Siehe 47. Sitzung am 12. Okt. 1966 TOP C (Kabinettsprotokolle 1966, S. 419 f.). - Vorlage des BMV vom 10. Mai 1967 in B 106/203755, Vermerke des BMG vom 12. und 16. Mai 1967 in B 137/16622, weitere Unterlagen in AA B 38-IIA1, Bd. 212. - Nach dem Zweiten Weltkrieg war eine einvernehmliche Festlegung der Demarkationslinie zwischen der britischen und der sowjetischen Besatzungszone an der Elbe zwischen Schnackenburg und Lauenburg nicht zustande gekommen. Während die Bundesrepublik den Strom in seiner gesamten Breite als Teil ihres Hoheitsgebietes betrachtete, verlief nach Auffassung der DDR die Grenze in der Flussmitte. Nachdem es im Vorjahr bei Vermessungsarbeiten zu Zwischenfällen mit Polizeibooten der DDR gekommen war, hatte der Kabinettsausschuss für innerdeutsche Beziehungen am 9. Mai 1967 beschlossen, anstehende Stromunterhaltungsarbeiten auf der Elbe im Einvernehmen mit den Behörden der DDR auszuführen. Die Wasser- und Schifffahrtsdirektion Hamburg sollte die vorgesehenen Maßnahmen in einem Schreiben an den Ministerrat der DDR ankündigen.

Bundesminister Lücke hält es für erforderlich, mit der britischen Botschaft Fühlung aufzunehmen, bevor wir den Brief abschicken. Er weist darauf hin, daß wir mit diesem Brief den Versuch machten, uns zu verständigen. Wenn wir erfolglos blieben, würde der Bundesgrenzschutz zusammen mit den Briten notfalls in Aktion treten müssen.

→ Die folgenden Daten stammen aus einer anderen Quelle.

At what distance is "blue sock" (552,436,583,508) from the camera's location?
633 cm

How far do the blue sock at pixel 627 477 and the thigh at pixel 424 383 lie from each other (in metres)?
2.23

Nach einer Erörterung, an der sich der Bundeskanzler, die Bundesminister Lücke und Wischnewski sowie Staatssekretär Wittrock beteiligen, beschließt das Kabinett gemäß Vorlage mit folgenden Änderungen: Vor Absendung des Briefes wird die britische Botschaft konsultiert. Die Anschrift des Briefes wird geändert und der Brieftext wird etwas anders gefaßt. 19

19

Die Botschaft Großbritanniens in der Bundesrepublik stimmte dem vorgeschlagenen Brief zu. Vgl. das Schreiben des AA an den BMV vom 24. Mai 1967 in B 137/16622. - Die Adressierung erfolgte an die Hauptabteilung der Wasserstraßen und der Binnenschifffahrt im Ministerium für Verkehrswesen der DDR, die sich mit den angekündigten Stromunterhaltungsarbeiten einverstanden erklärte. Vgl. das Schreiben der Wasser- und Schifffahrtsdirektion Hamburg vom 2. Juni 1967 und das Antwortfernschreiben vom 13. Juni 1967 in B 137/16622.